In the first fortnight of 2024, five swans were killed in and around Surrey. A further two died, and four were seriously injured, in attacks since January 27.

The birds were targeted in Godstone, Staines, Reigate and Woking in Surrey, as well as in Odiham in Hampshire.

The number of attacks so far this year has already surpassed the total recorded throughout the whole 12 months of 2023, during which the rescue was called to a total of seven attacks on wild birds.

It is believed that most of the swans attacked this year were pelted with catapults, although at least one was hit with a pellet from a BB gun.

Currently, catapults are not illegal in Britain unless they’re being used or carried as a weapon. Using catapults for target practice or hunting in the countryside is not illegal, as long as the carrier is on private property, and some catapults are specifically designed for anglers to spread bait across a wide area.
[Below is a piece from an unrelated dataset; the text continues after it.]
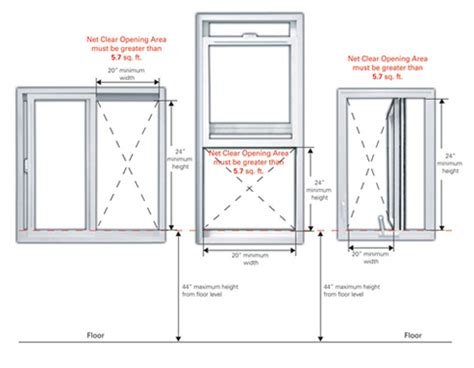 Minimum Window Sill Height Second Floor by Technical Specs For Windows Doors Arcadia Monrovia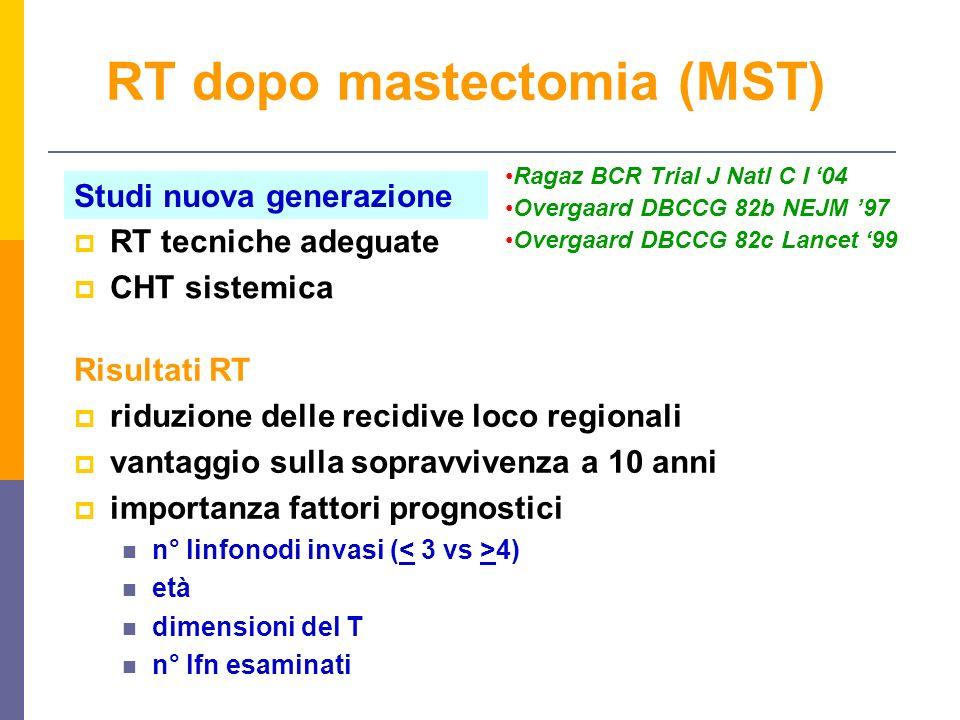 Risultati RT riduzione delle recidive loco regionali vantaggio sulla sopravvivenza a 10 anni importanza fattori prognostici n° linfonodi invasi ( 4) età dimensioni del T n° lfn esaminati RT dopo mastectomia (MST) Studi nuova generazione Ragaz BCR Trial J Natl C I 04 Overgaard DBCCG 82b NEJM 97 Overgaard DBCCG 82c Lancet 99 RT tecniche adeguate CHT sistemica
However, all wild birds, including swans, are protected under the Wildlife and Countryside Act 1981, meaning it is an offence to intentionally kill, injure or take a wild bird except under a licence.

Catapults are also often connected to anti-social behaviour, which was identified as a key concern for Surrey residents during a series of Policing Your Community events hosted by the Police and Crime Commissioner and Chief Constable throughout the autumn and winter.

“Cruel attacks”

Some major online retailers offer a catapult and 600 ball bearings for as little as £10.

Ellie, who leads on the Commissioner’s approach to rural crime, said: “These cruel attacks on swans are deeply distressing, not only for volunteers like Danni, but for many residents in communities across the county.

“I wholeheartedly believe that more legislation around catapult use is urgently needed. In the wrong hands, they can become silent, lethal weapons.

“They are also connected to vandalism and anti-social behaviour, which can be hugely significant to members of the public. Residents who attended our Policing Your Community events made it clear that anti-social behaviour is a key issue for them.

Volunteer’s petition

“I have discussed this key issue with ministers, and will continue to lobby for a change in the law.”

Danni, who became a volunteer for the sanctuary after rescuing a heron during lockdown, said: “At one particular location in Sutton, I could go and pick any two birds and they’d have been injured by a missile.

“Online retailers sell these dangerous weapons and ammunition online very cheaply. We’re facing an epidemic of wildlife crime, and something needs to change.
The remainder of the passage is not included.